──────── Page text ────────
# In case I missed it - Steam Cleaner recommendations?



## CliveP (Feb 1, 2009)

Apologies if this has been posted before, but just wondered if there is a list of steam cleaners people recommend for detailing?

I know about the Nimbus, but if I get one, it's just for occasional use and therefore only want to spend an amount to match occasional usage....

And I want something that is relatively easy to store....(i.e. not a 'monster' size machine)....

Any recommendations?

Thanks in advance,
Regards,
Clive.


----------



## Tips (Mar 27, 2011)

Hi - I've got one of these from Polti, it's a great piece of kit, it comes with a bag so all its bits are stored away, nice and tidy.

If you want something smaller, then Polti make a pocket model.

Hope that helps.


----------



## Superspec (Feb 25, 2011)
──────── Listing ────────
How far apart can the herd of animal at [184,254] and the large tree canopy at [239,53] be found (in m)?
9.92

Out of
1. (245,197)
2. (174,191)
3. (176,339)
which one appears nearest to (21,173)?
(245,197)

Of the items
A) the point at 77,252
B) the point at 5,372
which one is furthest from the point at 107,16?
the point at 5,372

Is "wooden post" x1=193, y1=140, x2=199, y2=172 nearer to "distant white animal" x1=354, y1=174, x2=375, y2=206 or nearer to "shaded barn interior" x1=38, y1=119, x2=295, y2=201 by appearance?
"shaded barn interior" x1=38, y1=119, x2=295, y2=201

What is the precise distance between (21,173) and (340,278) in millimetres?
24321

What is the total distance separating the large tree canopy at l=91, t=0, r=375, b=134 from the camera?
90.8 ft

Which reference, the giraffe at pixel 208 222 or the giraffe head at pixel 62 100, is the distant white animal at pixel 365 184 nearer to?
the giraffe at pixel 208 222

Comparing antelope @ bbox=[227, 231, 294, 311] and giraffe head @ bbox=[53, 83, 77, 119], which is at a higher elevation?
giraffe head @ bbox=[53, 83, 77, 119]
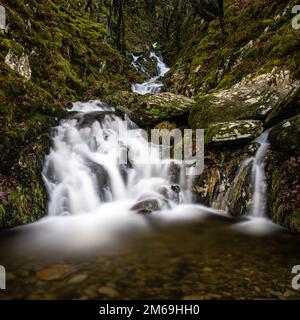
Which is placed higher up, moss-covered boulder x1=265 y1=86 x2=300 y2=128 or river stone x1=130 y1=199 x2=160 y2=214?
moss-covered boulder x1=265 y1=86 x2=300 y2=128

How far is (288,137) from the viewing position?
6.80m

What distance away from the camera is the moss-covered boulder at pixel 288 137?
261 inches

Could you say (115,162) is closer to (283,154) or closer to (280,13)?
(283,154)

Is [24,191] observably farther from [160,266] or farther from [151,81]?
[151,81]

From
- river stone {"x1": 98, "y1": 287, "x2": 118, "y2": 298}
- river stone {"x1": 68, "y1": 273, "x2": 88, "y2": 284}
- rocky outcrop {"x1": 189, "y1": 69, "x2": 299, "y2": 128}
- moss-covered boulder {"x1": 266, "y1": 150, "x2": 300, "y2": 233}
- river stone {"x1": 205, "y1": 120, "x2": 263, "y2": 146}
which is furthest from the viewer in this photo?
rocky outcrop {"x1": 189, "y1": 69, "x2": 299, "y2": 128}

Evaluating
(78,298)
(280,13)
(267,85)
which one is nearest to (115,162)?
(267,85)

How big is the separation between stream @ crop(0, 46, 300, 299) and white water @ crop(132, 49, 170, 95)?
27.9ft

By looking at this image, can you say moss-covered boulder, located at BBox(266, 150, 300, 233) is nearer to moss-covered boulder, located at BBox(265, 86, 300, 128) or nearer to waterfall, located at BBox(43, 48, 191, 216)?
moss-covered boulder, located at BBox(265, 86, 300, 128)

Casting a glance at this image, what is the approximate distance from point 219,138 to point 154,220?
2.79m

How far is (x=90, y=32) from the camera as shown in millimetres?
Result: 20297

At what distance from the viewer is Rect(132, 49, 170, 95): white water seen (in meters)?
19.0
────────
──────── Listing ────────
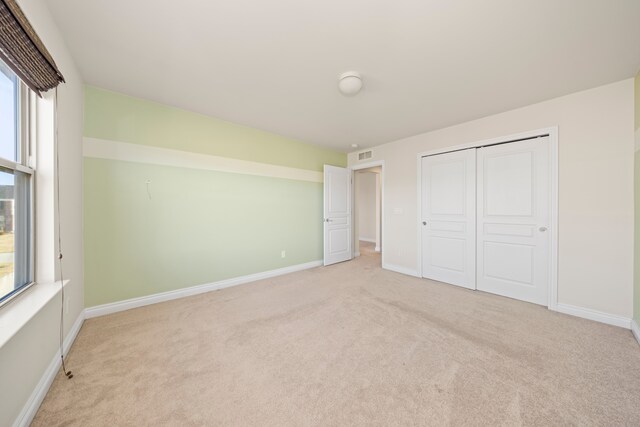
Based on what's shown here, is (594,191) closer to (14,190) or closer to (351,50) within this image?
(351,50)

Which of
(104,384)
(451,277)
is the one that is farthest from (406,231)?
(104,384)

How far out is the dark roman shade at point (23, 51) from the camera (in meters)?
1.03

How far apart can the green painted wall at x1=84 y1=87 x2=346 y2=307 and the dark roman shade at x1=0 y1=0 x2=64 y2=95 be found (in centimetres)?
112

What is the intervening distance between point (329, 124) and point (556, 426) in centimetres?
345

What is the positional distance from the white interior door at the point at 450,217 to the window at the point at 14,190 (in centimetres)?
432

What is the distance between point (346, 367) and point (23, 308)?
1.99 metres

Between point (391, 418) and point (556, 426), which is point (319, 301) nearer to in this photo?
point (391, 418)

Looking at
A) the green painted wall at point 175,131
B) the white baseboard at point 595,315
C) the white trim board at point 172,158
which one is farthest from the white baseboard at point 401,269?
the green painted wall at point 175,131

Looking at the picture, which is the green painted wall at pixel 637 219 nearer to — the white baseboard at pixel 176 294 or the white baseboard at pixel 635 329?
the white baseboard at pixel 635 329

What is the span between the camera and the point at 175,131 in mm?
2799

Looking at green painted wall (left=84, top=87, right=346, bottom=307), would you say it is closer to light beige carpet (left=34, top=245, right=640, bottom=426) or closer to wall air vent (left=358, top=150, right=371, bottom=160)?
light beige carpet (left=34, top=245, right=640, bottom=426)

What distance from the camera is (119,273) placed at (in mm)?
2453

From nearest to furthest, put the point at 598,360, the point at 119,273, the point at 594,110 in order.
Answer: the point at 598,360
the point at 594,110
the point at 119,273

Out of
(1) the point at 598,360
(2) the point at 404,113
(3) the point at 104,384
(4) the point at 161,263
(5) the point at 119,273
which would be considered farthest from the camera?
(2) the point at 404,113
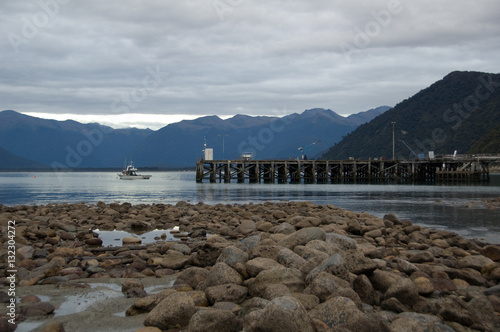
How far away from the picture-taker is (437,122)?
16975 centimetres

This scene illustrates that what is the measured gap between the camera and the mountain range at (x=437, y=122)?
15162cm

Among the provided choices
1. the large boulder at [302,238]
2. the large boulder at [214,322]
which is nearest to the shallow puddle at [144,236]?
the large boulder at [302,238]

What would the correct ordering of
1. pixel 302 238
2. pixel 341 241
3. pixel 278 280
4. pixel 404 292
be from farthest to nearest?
────────
Carry on the steam cleaner thread from the point where it stops, beginning with the post under the Superspec heading. The listing isn't needed for this work.

I'm looking at the Nilfisk 512. Seems a decent piece of kit without spending too much. £180 ish. There have been a few posts about the Nimbus cleaners recently that weren't too supportive of their customer service. Seems there is pretty much none.


----------



## EVL (Dec 31, 2010)

I got one from scewfix. It comes with quite a few attachments and gets used everyday. The only downside to it is the fact there you can't tell how much water is in it, but at £40, it's more than worth it.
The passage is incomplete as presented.